▶ _Выбранный отрывок_
______
Я из огненной деревни — страница 22 из 86

– А детки, говорю, а немцы пришли!

А старик мой кричит:

– Тебе всё немцы! Сиди ты, коли сидишь. Тебе всё немцы.

А я кричу:

– Скорей, немцы!

А они с горы и оттуда вон начали палить – как раз в нашу хату… У меня ж была семья: старик, я, три мальца, одна дочка была уже замужем.

– Ложитесь на полу около печи!

И правда, полегли все. И лежали. А они уже так били по хате, так били – всё посекли, и печку… Били с двух сторон из пулемёта. А тогда они видят, что нет никого, что не выбегают, не бегут, так прямо к нам в хату. Мы тогда ещё там жили, где школа, где липы растут.

– Матка, паризан, паризан!..

А я руки сцепила, стою вот так и говорю:

– Нема партизан.

Они и на чердак, они и всюдых, под полом – всюдых лазят искать. А что тут искать, когда полная хата дыму.

– Выбирайтесь, выбирайтесь!

Выгнали нас на дорогу и поставили. Кругом окружили, кругом. Погнали. Старика прикладом в спину, прикладом в спину… Меня, правда, тогда не били – не буду говорить понапрасну. А старика били… Только мы подходим туда, на гору, где магазин там был, гляжу – бежит баба и кричит:

– А людечки ж мои, а батеньки ж мои, а что ж вы наделали, а вы ж мою дочку убили!..

Тут один подбежал да трах ей сразу, дак она уже и лежит…

И ведут людей, и ведут, и бьют наповал. Кого от озера ведут. Тогда прятались в озеро.

Гляжу: о, господи, мой старик коня запрягает! Запряг старик коня, положили пулемёт на телегу ему, а тогда к возу его самого за руку привязали. И погнали. Тут гляжу: коров гонят, турят отсюда, забирают, забирают…

Тогда ракеты стали бросать. Ракеты побросали, бросили расстреливать уже. И побежали. А там уже, в Малгатях, подожгли. И людей, людей, кого живьём сожгли, кого убили – всех порешили, всю деревню порешили.
______
▶ _Показанные данные_
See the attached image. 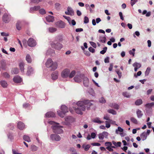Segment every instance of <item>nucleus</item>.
<instances>
[{"label": "nucleus", "mask_w": 154, "mask_h": 154, "mask_svg": "<svg viewBox=\"0 0 154 154\" xmlns=\"http://www.w3.org/2000/svg\"><path fill=\"white\" fill-rule=\"evenodd\" d=\"M82 75L80 74L76 75L74 78L75 81L77 82H79L82 81Z\"/></svg>", "instance_id": "4468645a"}, {"label": "nucleus", "mask_w": 154, "mask_h": 154, "mask_svg": "<svg viewBox=\"0 0 154 154\" xmlns=\"http://www.w3.org/2000/svg\"><path fill=\"white\" fill-rule=\"evenodd\" d=\"M13 81L16 83H20L22 81V79L20 76L16 75L14 77Z\"/></svg>", "instance_id": "ddd939ff"}, {"label": "nucleus", "mask_w": 154, "mask_h": 154, "mask_svg": "<svg viewBox=\"0 0 154 154\" xmlns=\"http://www.w3.org/2000/svg\"><path fill=\"white\" fill-rule=\"evenodd\" d=\"M81 101L83 102L84 103L83 105L85 106V105H87L88 106H89L92 105V103H91L89 100H82Z\"/></svg>", "instance_id": "c85d7f7f"}, {"label": "nucleus", "mask_w": 154, "mask_h": 154, "mask_svg": "<svg viewBox=\"0 0 154 154\" xmlns=\"http://www.w3.org/2000/svg\"><path fill=\"white\" fill-rule=\"evenodd\" d=\"M154 105V103H152L146 104L145 105L146 110H150L151 109L152 106Z\"/></svg>", "instance_id": "393cba45"}, {"label": "nucleus", "mask_w": 154, "mask_h": 154, "mask_svg": "<svg viewBox=\"0 0 154 154\" xmlns=\"http://www.w3.org/2000/svg\"><path fill=\"white\" fill-rule=\"evenodd\" d=\"M16 28L18 30H20L21 29L22 26L21 22L20 21H18L16 23Z\"/></svg>", "instance_id": "473e14b6"}, {"label": "nucleus", "mask_w": 154, "mask_h": 154, "mask_svg": "<svg viewBox=\"0 0 154 154\" xmlns=\"http://www.w3.org/2000/svg\"><path fill=\"white\" fill-rule=\"evenodd\" d=\"M89 20L88 17L86 16H85L84 18V23H87L89 22Z\"/></svg>", "instance_id": "680f3d73"}, {"label": "nucleus", "mask_w": 154, "mask_h": 154, "mask_svg": "<svg viewBox=\"0 0 154 154\" xmlns=\"http://www.w3.org/2000/svg\"><path fill=\"white\" fill-rule=\"evenodd\" d=\"M28 45L31 47L35 46L36 45V42L35 40L32 38H29L27 41Z\"/></svg>", "instance_id": "0eeeda50"}, {"label": "nucleus", "mask_w": 154, "mask_h": 154, "mask_svg": "<svg viewBox=\"0 0 154 154\" xmlns=\"http://www.w3.org/2000/svg\"><path fill=\"white\" fill-rule=\"evenodd\" d=\"M101 21V19L100 18H97L96 19V21L95 19H93L92 20V24L93 25L95 26L96 25V23H98Z\"/></svg>", "instance_id": "c756f323"}, {"label": "nucleus", "mask_w": 154, "mask_h": 154, "mask_svg": "<svg viewBox=\"0 0 154 154\" xmlns=\"http://www.w3.org/2000/svg\"><path fill=\"white\" fill-rule=\"evenodd\" d=\"M46 20L48 22H53L54 20V17L53 16L48 15L46 17Z\"/></svg>", "instance_id": "bb28decb"}, {"label": "nucleus", "mask_w": 154, "mask_h": 154, "mask_svg": "<svg viewBox=\"0 0 154 154\" xmlns=\"http://www.w3.org/2000/svg\"><path fill=\"white\" fill-rule=\"evenodd\" d=\"M142 103V101L140 99H137L135 102V104L136 105L139 106Z\"/></svg>", "instance_id": "a19ab883"}, {"label": "nucleus", "mask_w": 154, "mask_h": 154, "mask_svg": "<svg viewBox=\"0 0 154 154\" xmlns=\"http://www.w3.org/2000/svg\"><path fill=\"white\" fill-rule=\"evenodd\" d=\"M123 131V129L120 127H118V129L116 130V134H118L119 132H122Z\"/></svg>", "instance_id": "49530a36"}, {"label": "nucleus", "mask_w": 154, "mask_h": 154, "mask_svg": "<svg viewBox=\"0 0 154 154\" xmlns=\"http://www.w3.org/2000/svg\"><path fill=\"white\" fill-rule=\"evenodd\" d=\"M60 111H57L58 115L61 117H63L65 113L68 112L67 107L64 105H62L61 107Z\"/></svg>", "instance_id": "7ed1b4c3"}, {"label": "nucleus", "mask_w": 154, "mask_h": 154, "mask_svg": "<svg viewBox=\"0 0 154 154\" xmlns=\"http://www.w3.org/2000/svg\"><path fill=\"white\" fill-rule=\"evenodd\" d=\"M56 25L59 27L61 28H64L66 25L65 23L62 21H58L56 23Z\"/></svg>", "instance_id": "2eb2a0df"}, {"label": "nucleus", "mask_w": 154, "mask_h": 154, "mask_svg": "<svg viewBox=\"0 0 154 154\" xmlns=\"http://www.w3.org/2000/svg\"><path fill=\"white\" fill-rule=\"evenodd\" d=\"M70 25L75 26L76 24V22L74 20H71V23L70 24H69Z\"/></svg>", "instance_id": "774afa93"}, {"label": "nucleus", "mask_w": 154, "mask_h": 154, "mask_svg": "<svg viewBox=\"0 0 154 154\" xmlns=\"http://www.w3.org/2000/svg\"><path fill=\"white\" fill-rule=\"evenodd\" d=\"M99 102L100 103H105L106 101L105 100V99L103 98V97H101L100 99H99Z\"/></svg>", "instance_id": "e2e57ef3"}, {"label": "nucleus", "mask_w": 154, "mask_h": 154, "mask_svg": "<svg viewBox=\"0 0 154 154\" xmlns=\"http://www.w3.org/2000/svg\"><path fill=\"white\" fill-rule=\"evenodd\" d=\"M1 67L2 69L4 70L6 69V63L5 60H2L1 62Z\"/></svg>", "instance_id": "cd10ccee"}, {"label": "nucleus", "mask_w": 154, "mask_h": 154, "mask_svg": "<svg viewBox=\"0 0 154 154\" xmlns=\"http://www.w3.org/2000/svg\"><path fill=\"white\" fill-rule=\"evenodd\" d=\"M131 6H133L134 5L136 2H137L138 1L137 0H131Z\"/></svg>", "instance_id": "69168bd1"}, {"label": "nucleus", "mask_w": 154, "mask_h": 154, "mask_svg": "<svg viewBox=\"0 0 154 154\" xmlns=\"http://www.w3.org/2000/svg\"><path fill=\"white\" fill-rule=\"evenodd\" d=\"M136 114L137 115V117L140 118L142 117L143 115L142 112L139 109H137L136 112Z\"/></svg>", "instance_id": "f704fd0d"}, {"label": "nucleus", "mask_w": 154, "mask_h": 154, "mask_svg": "<svg viewBox=\"0 0 154 154\" xmlns=\"http://www.w3.org/2000/svg\"><path fill=\"white\" fill-rule=\"evenodd\" d=\"M1 86L3 88H5L7 87L8 84L7 82L5 80H2L0 81Z\"/></svg>", "instance_id": "a878e982"}, {"label": "nucleus", "mask_w": 154, "mask_h": 154, "mask_svg": "<svg viewBox=\"0 0 154 154\" xmlns=\"http://www.w3.org/2000/svg\"><path fill=\"white\" fill-rule=\"evenodd\" d=\"M48 123L52 125L51 128L52 129L53 132L54 133L60 134L63 132V130L62 128L63 127L62 126L59 125V124L56 123L53 121H49Z\"/></svg>", "instance_id": "f257e3e1"}, {"label": "nucleus", "mask_w": 154, "mask_h": 154, "mask_svg": "<svg viewBox=\"0 0 154 154\" xmlns=\"http://www.w3.org/2000/svg\"><path fill=\"white\" fill-rule=\"evenodd\" d=\"M70 73V70L67 69L63 70L61 73V77L64 78H66L69 76Z\"/></svg>", "instance_id": "423d86ee"}, {"label": "nucleus", "mask_w": 154, "mask_h": 154, "mask_svg": "<svg viewBox=\"0 0 154 154\" xmlns=\"http://www.w3.org/2000/svg\"><path fill=\"white\" fill-rule=\"evenodd\" d=\"M2 76L6 79H8L10 78V75L7 72H4L2 74Z\"/></svg>", "instance_id": "a18cd8bd"}, {"label": "nucleus", "mask_w": 154, "mask_h": 154, "mask_svg": "<svg viewBox=\"0 0 154 154\" xmlns=\"http://www.w3.org/2000/svg\"><path fill=\"white\" fill-rule=\"evenodd\" d=\"M17 128L20 130H23L25 128V125L22 122H19L17 125Z\"/></svg>", "instance_id": "aec40b11"}, {"label": "nucleus", "mask_w": 154, "mask_h": 154, "mask_svg": "<svg viewBox=\"0 0 154 154\" xmlns=\"http://www.w3.org/2000/svg\"><path fill=\"white\" fill-rule=\"evenodd\" d=\"M55 40L57 41H62V36L61 35L57 36L55 38Z\"/></svg>", "instance_id": "37998d69"}, {"label": "nucleus", "mask_w": 154, "mask_h": 154, "mask_svg": "<svg viewBox=\"0 0 154 154\" xmlns=\"http://www.w3.org/2000/svg\"><path fill=\"white\" fill-rule=\"evenodd\" d=\"M2 20L5 23H8L10 20V16L7 14H5L3 16Z\"/></svg>", "instance_id": "9d476101"}, {"label": "nucleus", "mask_w": 154, "mask_h": 154, "mask_svg": "<svg viewBox=\"0 0 154 154\" xmlns=\"http://www.w3.org/2000/svg\"><path fill=\"white\" fill-rule=\"evenodd\" d=\"M109 106L111 107L116 109H118L119 108V106L116 103H111L109 104Z\"/></svg>", "instance_id": "2f4dec72"}, {"label": "nucleus", "mask_w": 154, "mask_h": 154, "mask_svg": "<svg viewBox=\"0 0 154 154\" xmlns=\"http://www.w3.org/2000/svg\"><path fill=\"white\" fill-rule=\"evenodd\" d=\"M39 12L42 14H44L46 13L45 10L43 8L39 9Z\"/></svg>", "instance_id": "5fc2aeb1"}, {"label": "nucleus", "mask_w": 154, "mask_h": 154, "mask_svg": "<svg viewBox=\"0 0 154 154\" xmlns=\"http://www.w3.org/2000/svg\"><path fill=\"white\" fill-rule=\"evenodd\" d=\"M90 146V145L89 144L85 145L84 144L82 145V147L84 149L85 151H87L89 149Z\"/></svg>", "instance_id": "58836bf2"}, {"label": "nucleus", "mask_w": 154, "mask_h": 154, "mask_svg": "<svg viewBox=\"0 0 154 154\" xmlns=\"http://www.w3.org/2000/svg\"><path fill=\"white\" fill-rule=\"evenodd\" d=\"M51 46L52 48L58 50H60L63 47L61 44L58 42L56 43L55 41L52 42Z\"/></svg>", "instance_id": "20e7f679"}, {"label": "nucleus", "mask_w": 154, "mask_h": 154, "mask_svg": "<svg viewBox=\"0 0 154 154\" xmlns=\"http://www.w3.org/2000/svg\"><path fill=\"white\" fill-rule=\"evenodd\" d=\"M8 137L10 140H12L13 139V136L12 134L9 133L8 134Z\"/></svg>", "instance_id": "338daca9"}, {"label": "nucleus", "mask_w": 154, "mask_h": 154, "mask_svg": "<svg viewBox=\"0 0 154 154\" xmlns=\"http://www.w3.org/2000/svg\"><path fill=\"white\" fill-rule=\"evenodd\" d=\"M40 7L39 6H36L30 8L29 12L30 13H33L34 11H37L40 9Z\"/></svg>", "instance_id": "4be33fe9"}, {"label": "nucleus", "mask_w": 154, "mask_h": 154, "mask_svg": "<svg viewBox=\"0 0 154 154\" xmlns=\"http://www.w3.org/2000/svg\"><path fill=\"white\" fill-rule=\"evenodd\" d=\"M133 66L134 67L139 69L141 67V65L140 63L136 62L133 64Z\"/></svg>", "instance_id": "ea45409f"}, {"label": "nucleus", "mask_w": 154, "mask_h": 154, "mask_svg": "<svg viewBox=\"0 0 154 154\" xmlns=\"http://www.w3.org/2000/svg\"><path fill=\"white\" fill-rule=\"evenodd\" d=\"M131 121L133 123L137 124V120L134 117H131Z\"/></svg>", "instance_id": "6e6d98bb"}, {"label": "nucleus", "mask_w": 154, "mask_h": 154, "mask_svg": "<svg viewBox=\"0 0 154 154\" xmlns=\"http://www.w3.org/2000/svg\"><path fill=\"white\" fill-rule=\"evenodd\" d=\"M150 69H151L150 67H147L146 72H145V75L146 76H147L149 75L150 72Z\"/></svg>", "instance_id": "603ef678"}, {"label": "nucleus", "mask_w": 154, "mask_h": 154, "mask_svg": "<svg viewBox=\"0 0 154 154\" xmlns=\"http://www.w3.org/2000/svg\"><path fill=\"white\" fill-rule=\"evenodd\" d=\"M45 116L47 117H53L55 116V113L52 112H49L45 114Z\"/></svg>", "instance_id": "b1692460"}, {"label": "nucleus", "mask_w": 154, "mask_h": 154, "mask_svg": "<svg viewBox=\"0 0 154 154\" xmlns=\"http://www.w3.org/2000/svg\"><path fill=\"white\" fill-rule=\"evenodd\" d=\"M108 112L110 113H112L113 115H116V111L113 109H109L108 110Z\"/></svg>", "instance_id": "13d9d810"}, {"label": "nucleus", "mask_w": 154, "mask_h": 154, "mask_svg": "<svg viewBox=\"0 0 154 154\" xmlns=\"http://www.w3.org/2000/svg\"><path fill=\"white\" fill-rule=\"evenodd\" d=\"M83 83L85 86L86 87H88L89 84V79L86 77H84L83 78Z\"/></svg>", "instance_id": "dca6fc26"}, {"label": "nucleus", "mask_w": 154, "mask_h": 154, "mask_svg": "<svg viewBox=\"0 0 154 154\" xmlns=\"http://www.w3.org/2000/svg\"><path fill=\"white\" fill-rule=\"evenodd\" d=\"M48 32L50 33H54L57 31V28L53 27H49L48 29Z\"/></svg>", "instance_id": "e433bc0d"}, {"label": "nucleus", "mask_w": 154, "mask_h": 154, "mask_svg": "<svg viewBox=\"0 0 154 154\" xmlns=\"http://www.w3.org/2000/svg\"><path fill=\"white\" fill-rule=\"evenodd\" d=\"M53 61L51 59H48L45 63V65L46 67L48 68H49L51 66V64L53 63Z\"/></svg>", "instance_id": "6ab92c4d"}, {"label": "nucleus", "mask_w": 154, "mask_h": 154, "mask_svg": "<svg viewBox=\"0 0 154 154\" xmlns=\"http://www.w3.org/2000/svg\"><path fill=\"white\" fill-rule=\"evenodd\" d=\"M19 72V69L17 68H15L13 69L12 70V73L17 74Z\"/></svg>", "instance_id": "c03bdc74"}, {"label": "nucleus", "mask_w": 154, "mask_h": 154, "mask_svg": "<svg viewBox=\"0 0 154 154\" xmlns=\"http://www.w3.org/2000/svg\"><path fill=\"white\" fill-rule=\"evenodd\" d=\"M54 53V51L51 49H49L47 51V53L48 54H51Z\"/></svg>", "instance_id": "3c124183"}, {"label": "nucleus", "mask_w": 154, "mask_h": 154, "mask_svg": "<svg viewBox=\"0 0 154 154\" xmlns=\"http://www.w3.org/2000/svg\"><path fill=\"white\" fill-rule=\"evenodd\" d=\"M109 135L108 133L106 131H103L98 134V138L100 140H103L104 138H108Z\"/></svg>", "instance_id": "39448f33"}, {"label": "nucleus", "mask_w": 154, "mask_h": 154, "mask_svg": "<svg viewBox=\"0 0 154 154\" xmlns=\"http://www.w3.org/2000/svg\"><path fill=\"white\" fill-rule=\"evenodd\" d=\"M135 51V48H133L132 50H130L129 51V53L130 55H132L133 56H134V51Z\"/></svg>", "instance_id": "864d4df0"}, {"label": "nucleus", "mask_w": 154, "mask_h": 154, "mask_svg": "<svg viewBox=\"0 0 154 154\" xmlns=\"http://www.w3.org/2000/svg\"><path fill=\"white\" fill-rule=\"evenodd\" d=\"M33 72L34 69L33 68L30 66H28L27 68L26 74L28 75H29L33 74Z\"/></svg>", "instance_id": "f3484780"}, {"label": "nucleus", "mask_w": 154, "mask_h": 154, "mask_svg": "<svg viewBox=\"0 0 154 154\" xmlns=\"http://www.w3.org/2000/svg\"><path fill=\"white\" fill-rule=\"evenodd\" d=\"M140 137L142 140L144 141L146 140L147 137L146 133L145 132H143L140 135Z\"/></svg>", "instance_id": "7c9ffc66"}, {"label": "nucleus", "mask_w": 154, "mask_h": 154, "mask_svg": "<svg viewBox=\"0 0 154 154\" xmlns=\"http://www.w3.org/2000/svg\"><path fill=\"white\" fill-rule=\"evenodd\" d=\"M23 139L25 141H27L28 142L31 141L29 137L28 136L26 135H24L23 136Z\"/></svg>", "instance_id": "79ce46f5"}, {"label": "nucleus", "mask_w": 154, "mask_h": 154, "mask_svg": "<svg viewBox=\"0 0 154 154\" xmlns=\"http://www.w3.org/2000/svg\"><path fill=\"white\" fill-rule=\"evenodd\" d=\"M107 49V47H105L103 48V49L100 51V53L102 54H104L106 52Z\"/></svg>", "instance_id": "052dcab7"}, {"label": "nucleus", "mask_w": 154, "mask_h": 154, "mask_svg": "<svg viewBox=\"0 0 154 154\" xmlns=\"http://www.w3.org/2000/svg\"><path fill=\"white\" fill-rule=\"evenodd\" d=\"M141 71H139L137 72V74H136L135 73L134 74V76L135 77V78H137L138 76H139L140 75H141Z\"/></svg>", "instance_id": "0e129e2a"}, {"label": "nucleus", "mask_w": 154, "mask_h": 154, "mask_svg": "<svg viewBox=\"0 0 154 154\" xmlns=\"http://www.w3.org/2000/svg\"><path fill=\"white\" fill-rule=\"evenodd\" d=\"M58 66V64L56 62H53L51 65V66L49 68L51 70H54L56 69Z\"/></svg>", "instance_id": "f8f14e48"}, {"label": "nucleus", "mask_w": 154, "mask_h": 154, "mask_svg": "<svg viewBox=\"0 0 154 154\" xmlns=\"http://www.w3.org/2000/svg\"><path fill=\"white\" fill-rule=\"evenodd\" d=\"M84 102L81 101H79L76 103V104L78 106L77 108H74V109L76 113L79 114H82V111H84L85 110L86 107L83 105Z\"/></svg>", "instance_id": "f03ea898"}, {"label": "nucleus", "mask_w": 154, "mask_h": 154, "mask_svg": "<svg viewBox=\"0 0 154 154\" xmlns=\"http://www.w3.org/2000/svg\"><path fill=\"white\" fill-rule=\"evenodd\" d=\"M92 121L96 123H97L98 124H101L103 122L102 121L100 120V118L98 117H97L94 118Z\"/></svg>", "instance_id": "72a5a7b5"}, {"label": "nucleus", "mask_w": 154, "mask_h": 154, "mask_svg": "<svg viewBox=\"0 0 154 154\" xmlns=\"http://www.w3.org/2000/svg\"><path fill=\"white\" fill-rule=\"evenodd\" d=\"M50 138L52 140H55L58 141L60 140L61 137L57 134H53L51 135Z\"/></svg>", "instance_id": "6e6552de"}, {"label": "nucleus", "mask_w": 154, "mask_h": 154, "mask_svg": "<svg viewBox=\"0 0 154 154\" xmlns=\"http://www.w3.org/2000/svg\"><path fill=\"white\" fill-rule=\"evenodd\" d=\"M75 71L74 70L72 71L70 73H69V78H72L75 75Z\"/></svg>", "instance_id": "09e8293b"}, {"label": "nucleus", "mask_w": 154, "mask_h": 154, "mask_svg": "<svg viewBox=\"0 0 154 154\" xmlns=\"http://www.w3.org/2000/svg\"><path fill=\"white\" fill-rule=\"evenodd\" d=\"M30 148L31 150L33 151H35L38 149V147L35 145H31Z\"/></svg>", "instance_id": "de8ad7c7"}, {"label": "nucleus", "mask_w": 154, "mask_h": 154, "mask_svg": "<svg viewBox=\"0 0 154 154\" xmlns=\"http://www.w3.org/2000/svg\"><path fill=\"white\" fill-rule=\"evenodd\" d=\"M85 7L86 10L89 9L90 12L92 13L93 12V9L95 8V5L94 4H91L90 6L88 4H86L85 5Z\"/></svg>", "instance_id": "1a4fd4ad"}, {"label": "nucleus", "mask_w": 154, "mask_h": 154, "mask_svg": "<svg viewBox=\"0 0 154 154\" xmlns=\"http://www.w3.org/2000/svg\"><path fill=\"white\" fill-rule=\"evenodd\" d=\"M99 40L102 43H105L106 41V38L104 36H100L99 37Z\"/></svg>", "instance_id": "4c0bfd02"}, {"label": "nucleus", "mask_w": 154, "mask_h": 154, "mask_svg": "<svg viewBox=\"0 0 154 154\" xmlns=\"http://www.w3.org/2000/svg\"><path fill=\"white\" fill-rule=\"evenodd\" d=\"M122 94L123 96L127 98H128L130 97V95L127 92H123Z\"/></svg>", "instance_id": "bf43d9fd"}, {"label": "nucleus", "mask_w": 154, "mask_h": 154, "mask_svg": "<svg viewBox=\"0 0 154 154\" xmlns=\"http://www.w3.org/2000/svg\"><path fill=\"white\" fill-rule=\"evenodd\" d=\"M113 144L116 146H120L121 143L120 142H118L117 143H116L114 141H113L112 142Z\"/></svg>", "instance_id": "8fccbe9b"}, {"label": "nucleus", "mask_w": 154, "mask_h": 154, "mask_svg": "<svg viewBox=\"0 0 154 154\" xmlns=\"http://www.w3.org/2000/svg\"><path fill=\"white\" fill-rule=\"evenodd\" d=\"M67 11L65 12L66 14L71 16L74 15V11L71 7H68L67 8Z\"/></svg>", "instance_id": "9b49d317"}, {"label": "nucleus", "mask_w": 154, "mask_h": 154, "mask_svg": "<svg viewBox=\"0 0 154 154\" xmlns=\"http://www.w3.org/2000/svg\"><path fill=\"white\" fill-rule=\"evenodd\" d=\"M65 121L69 123H72L75 121V119L71 116H68L65 118Z\"/></svg>", "instance_id": "a211bd4d"}, {"label": "nucleus", "mask_w": 154, "mask_h": 154, "mask_svg": "<svg viewBox=\"0 0 154 154\" xmlns=\"http://www.w3.org/2000/svg\"><path fill=\"white\" fill-rule=\"evenodd\" d=\"M63 16L65 19L67 20L68 21L69 24H70L71 19V18L69 17H67V16H64V15H63Z\"/></svg>", "instance_id": "4d7b16f0"}, {"label": "nucleus", "mask_w": 154, "mask_h": 154, "mask_svg": "<svg viewBox=\"0 0 154 154\" xmlns=\"http://www.w3.org/2000/svg\"><path fill=\"white\" fill-rule=\"evenodd\" d=\"M26 60L28 63H31L32 62V58L29 54H27L26 57Z\"/></svg>", "instance_id": "c9c22d12"}, {"label": "nucleus", "mask_w": 154, "mask_h": 154, "mask_svg": "<svg viewBox=\"0 0 154 154\" xmlns=\"http://www.w3.org/2000/svg\"><path fill=\"white\" fill-rule=\"evenodd\" d=\"M24 63L23 62H20L19 63V66L20 67V70L21 72L22 73H23L24 72Z\"/></svg>", "instance_id": "5701e85b"}, {"label": "nucleus", "mask_w": 154, "mask_h": 154, "mask_svg": "<svg viewBox=\"0 0 154 154\" xmlns=\"http://www.w3.org/2000/svg\"><path fill=\"white\" fill-rule=\"evenodd\" d=\"M58 72L57 71L53 72L51 74L52 79L54 80L57 79L58 78Z\"/></svg>", "instance_id": "412c9836"}]
</instances>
______
▶ _Требования_
Воспроизведите дословно фрагмент выбранного отрывка: всё, начиная со слов «А они с горы» и вплоть до слов «полная хата дыму.».

▶ _Письменный ответ_
А они с горы и оттуда вон начали палить – как раз в нашу хату… У меня ж была семья: старик, я, три мальца, одна дочка была уже замужем.

– Ложитесь на полу около печи!

И правда, полегли все. И лежали. А они уже так били по хате, так били – всё посекли, и печку… Били с двух сторон из пулемёта. А тогда они видят, что нет никого, что не выбегают, не бегут, так прямо к нам в хату. Мы тогда ещё там жили, где школа, где липы растут.

– Матка, паризан, паризан!..

А я руки сцепила, стою вот так и говорю:

– Нема партизан.

Они и на чердак, они и всюдых, под полом – всюдых лазят искать. А что тут искать, когда полная хата дыму.